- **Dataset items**
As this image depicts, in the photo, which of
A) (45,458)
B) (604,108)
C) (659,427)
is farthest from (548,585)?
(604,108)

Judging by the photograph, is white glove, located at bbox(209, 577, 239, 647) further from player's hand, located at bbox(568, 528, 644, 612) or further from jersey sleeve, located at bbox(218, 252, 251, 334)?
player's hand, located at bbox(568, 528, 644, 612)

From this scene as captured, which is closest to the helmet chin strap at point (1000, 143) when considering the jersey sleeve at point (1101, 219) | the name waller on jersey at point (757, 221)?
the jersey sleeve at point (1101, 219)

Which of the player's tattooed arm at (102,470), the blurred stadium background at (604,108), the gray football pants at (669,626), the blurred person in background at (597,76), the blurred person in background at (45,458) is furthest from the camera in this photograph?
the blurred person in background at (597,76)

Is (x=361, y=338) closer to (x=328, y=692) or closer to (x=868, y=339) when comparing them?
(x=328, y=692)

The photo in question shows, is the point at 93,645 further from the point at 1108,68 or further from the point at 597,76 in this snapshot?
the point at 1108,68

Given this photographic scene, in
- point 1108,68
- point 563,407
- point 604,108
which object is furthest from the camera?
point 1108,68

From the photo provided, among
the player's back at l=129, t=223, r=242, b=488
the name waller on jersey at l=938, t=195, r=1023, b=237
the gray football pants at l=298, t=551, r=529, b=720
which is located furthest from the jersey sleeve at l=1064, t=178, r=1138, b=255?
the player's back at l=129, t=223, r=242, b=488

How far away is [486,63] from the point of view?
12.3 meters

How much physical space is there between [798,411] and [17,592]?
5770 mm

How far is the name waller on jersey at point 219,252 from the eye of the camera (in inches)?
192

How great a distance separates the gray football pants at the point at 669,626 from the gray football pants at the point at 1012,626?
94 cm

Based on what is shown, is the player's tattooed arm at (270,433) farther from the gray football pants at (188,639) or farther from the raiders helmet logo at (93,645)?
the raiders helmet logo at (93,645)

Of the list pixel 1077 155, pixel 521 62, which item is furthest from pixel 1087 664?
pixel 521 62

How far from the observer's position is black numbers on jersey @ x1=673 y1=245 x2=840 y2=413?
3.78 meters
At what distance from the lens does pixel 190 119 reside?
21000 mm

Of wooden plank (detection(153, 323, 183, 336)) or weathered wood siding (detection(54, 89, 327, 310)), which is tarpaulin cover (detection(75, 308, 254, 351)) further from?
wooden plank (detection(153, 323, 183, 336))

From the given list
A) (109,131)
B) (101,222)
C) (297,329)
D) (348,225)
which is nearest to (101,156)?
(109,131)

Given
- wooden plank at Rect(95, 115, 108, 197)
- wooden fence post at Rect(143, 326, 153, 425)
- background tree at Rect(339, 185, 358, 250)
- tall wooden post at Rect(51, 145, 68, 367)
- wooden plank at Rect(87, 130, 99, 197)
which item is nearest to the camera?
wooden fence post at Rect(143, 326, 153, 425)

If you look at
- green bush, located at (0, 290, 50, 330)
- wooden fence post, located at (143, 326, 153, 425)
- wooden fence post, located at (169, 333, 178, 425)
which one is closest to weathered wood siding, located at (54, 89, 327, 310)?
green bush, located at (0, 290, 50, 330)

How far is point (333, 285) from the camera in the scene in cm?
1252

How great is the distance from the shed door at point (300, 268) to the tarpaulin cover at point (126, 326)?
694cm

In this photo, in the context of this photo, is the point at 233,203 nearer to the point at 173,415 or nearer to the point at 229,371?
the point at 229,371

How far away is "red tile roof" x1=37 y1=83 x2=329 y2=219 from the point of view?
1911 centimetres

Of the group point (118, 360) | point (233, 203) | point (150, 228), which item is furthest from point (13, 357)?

- **WRITTEN INSTRUCTION**
Retype all of the data above line for line, changing nothing.

- **SOLVED PROBLEM**
As this image depicts, in the photo, which of
A) (45,458)
B) (604,108)
C) (659,427)
is farthest from (548,585)?
(604,108)

Judging by the photograph, is white glove, located at bbox(209, 577, 239, 647) further from player's hand, located at bbox(568, 528, 644, 612) or further from jersey sleeve, located at bbox(218, 252, 251, 334)?
player's hand, located at bbox(568, 528, 644, 612)

From this scene as captured, which is closest to the helmet chin strap at point (1000, 143) when considering the jersey sleeve at point (1101, 219) | the name waller on jersey at point (757, 221)?
the jersey sleeve at point (1101, 219)

Which of the player's tattooed arm at (102,470), the blurred stadium background at (604,108), the gray football pants at (669,626), the blurred person in background at (597,76), the blurred person in background at (45,458) is furthest from the camera in this photograph?
the blurred person in background at (597,76)

Is (x=361, y=338) closer to (x=328, y=692) or closer to (x=868, y=339) when comparing them?
(x=328, y=692)

The photo in question shows, is the point at 93,645 further from the point at 1108,68 or further from the point at 597,76 in this snapshot?
the point at 1108,68

Given this photographic scene, in
- point 1108,68
- point 563,407
- point 604,108
which object is furthest from the camera?
point 1108,68

From the photo provided, among
the player's back at l=129, t=223, r=242, b=488
the name waller on jersey at l=938, t=195, r=1023, b=237
the gray football pants at l=298, t=551, r=529, b=720
which is located furthest from the jersey sleeve at l=1064, t=178, r=1138, b=255?
the player's back at l=129, t=223, r=242, b=488

How far away is [486,63] from the point of view?
12.3 meters

How much physical space is there between [798,411] and [17,592]?
5770 mm

How far is the name waller on jersey at point 219,252 from the eye of the camera (in inches)?
192

How great a distance separates the gray football pants at the point at 669,626 from the gray football pants at the point at 1012,626?
94 cm

Based on what is shown, is the player's tattooed arm at (270,433) farther from the gray football pants at (188,639) or farther from the raiders helmet logo at (93,645)?
the raiders helmet logo at (93,645)

Of the list pixel 1077 155, pixel 521 62, which item is furthest from pixel 1087 664?
pixel 521 62

How far from the observer's position is black numbers on jersey @ x1=673 y1=245 x2=840 y2=413?
3.78 meters
At what distance from the lens does pixel 190 119 reside?
21000 mm

Of wooden plank (detection(153, 323, 183, 336)) or weathered wood siding (detection(54, 89, 327, 310)), which is tarpaulin cover (detection(75, 308, 254, 351)) further from?
wooden plank (detection(153, 323, 183, 336))

From the given list
A) (109,131)
B) (101,222)
C) (297,329)
D) (348,225)
which is nearest to (101,156)?
(109,131)

Given
- wooden plank at Rect(95, 115, 108, 197)
- wooden fence post at Rect(143, 326, 153, 425)
- background tree at Rect(339, 185, 358, 250)
- tall wooden post at Rect(51, 145, 68, 367)
- wooden plank at Rect(87, 130, 99, 197)
which item is nearest to the camera?
wooden fence post at Rect(143, 326, 153, 425)

If you look at
- green bush, located at (0, 290, 50, 330)
- wooden fence post, located at (143, 326, 153, 425)
- wooden fence post, located at (169, 333, 178, 425)
which one is closest to weathered wood siding, located at (54, 89, 327, 310)?
green bush, located at (0, 290, 50, 330)

How far is point (333, 285) from the camera in the scene in cm?
1252

How great is the distance from the shed door at point (300, 268) to the tarpaulin cover at point (126, 326)?
694cm

In this photo, in the context of this photo, is the point at 233,203 nearer to the point at 173,415 or nearer to the point at 229,371?
the point at 229,371

How far away is "red tile roof" x1=37 y1=83 x2=329 y2=219 from the point of view?
1911 centimetres

Of the group point (118, 360) | point (233, 203) | point (150, 228), which item is furthest from point (13, 357)?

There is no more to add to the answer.